Scientists now know that some cancer cells spread, or metastasise, throughout the body the old-fashioned way - by using their feet. But researchers at Duke Cancer Institute have discovered a way to short-circuit their travels by preventing the development of these feet, called invadopodia. This discovery is even more important because preventing the development of these 'feet' also eliminates the action of proteins present in the feet that burn through intact tissue and let cancer cells enter new cells.
The results could yield a treatment to prevent the spread of cancer, which would be taken in combination with a treatment that kills the cancer cells, said Ann Marie Pendergast, Ph.D., senior author and James B. Duke Professor of Pharmacology and Cancer Biology at Duke. 'A combination like this would be more effective than either treatment given alone.'
'This is the first time anyone has identified the Abl family of protein kinases (comprising two proteins, Abl and Arg) as critical regulators of invadopodia structures,' Pendergast said. 'This has never been seen before.'
The study was published in the Journal of Biological Chemistry on Dec. 17.
The team found that the Abl and Arg kinases are required not only for the formation and function of the invadopodia, but also that these kinases are found within these structures. 'Thus, if we can find a way to block the kinases, we'll find a way to keep the feet from forming correctly and will keep the cells from moving,' Pendergast said.
The researchers also made a new connection between these Abl and Arg kinases and the regulation of a Matrix Metalloproteinase (MMP) that is very important in cancer invasion and metastasis. 'When you lose the functions of the Abl and Arg kinases, you also lose the function of the MMP proteins, which 'chew' through the matrix surrounding cells and tissues,' Pendergast said.
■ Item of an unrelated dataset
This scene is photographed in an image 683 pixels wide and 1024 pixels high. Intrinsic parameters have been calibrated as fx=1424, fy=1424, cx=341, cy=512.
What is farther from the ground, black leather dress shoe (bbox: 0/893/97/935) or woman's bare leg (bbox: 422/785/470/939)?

The MMP proteins can create openings for cancerous cells to escape through on their way to becoming a metastasis, she said.
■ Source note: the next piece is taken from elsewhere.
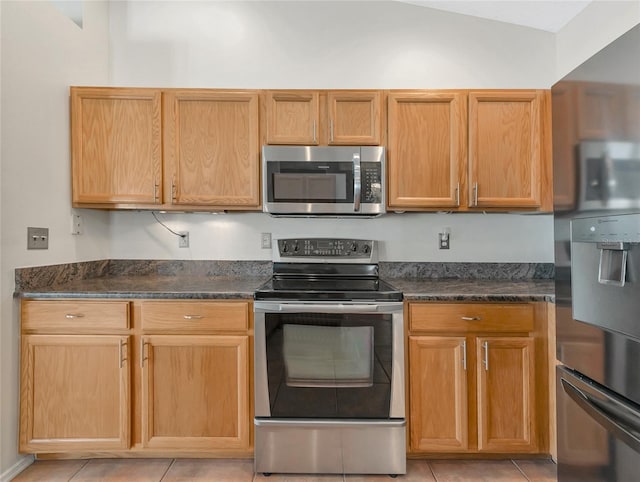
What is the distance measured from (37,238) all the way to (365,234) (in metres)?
1.85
The studies began because the researchers knew that Abl kinases can directly connect with actin, a filament-like protein that cells use to move. These kinases also seem to target a number of actin-regulatory proteins that are found in invadopodia, 'so we thought it might be interesting to see what would happen if we blocked the activity of these kinases,' Pendergast said. 'We expected a mild effect, but were surprised by the striking effect we saw.'
Using fluorescent proteins for imaging purposes, the team observed that when the kinase activity was blocked, the cancer cell 'feet' then disappeared as well.
Pendergast said the pharmacologic agents used to block the Abl kinases are FDA-approved for use in leukaemia (imatinib), which means it may not be hard to win their approval for new applications.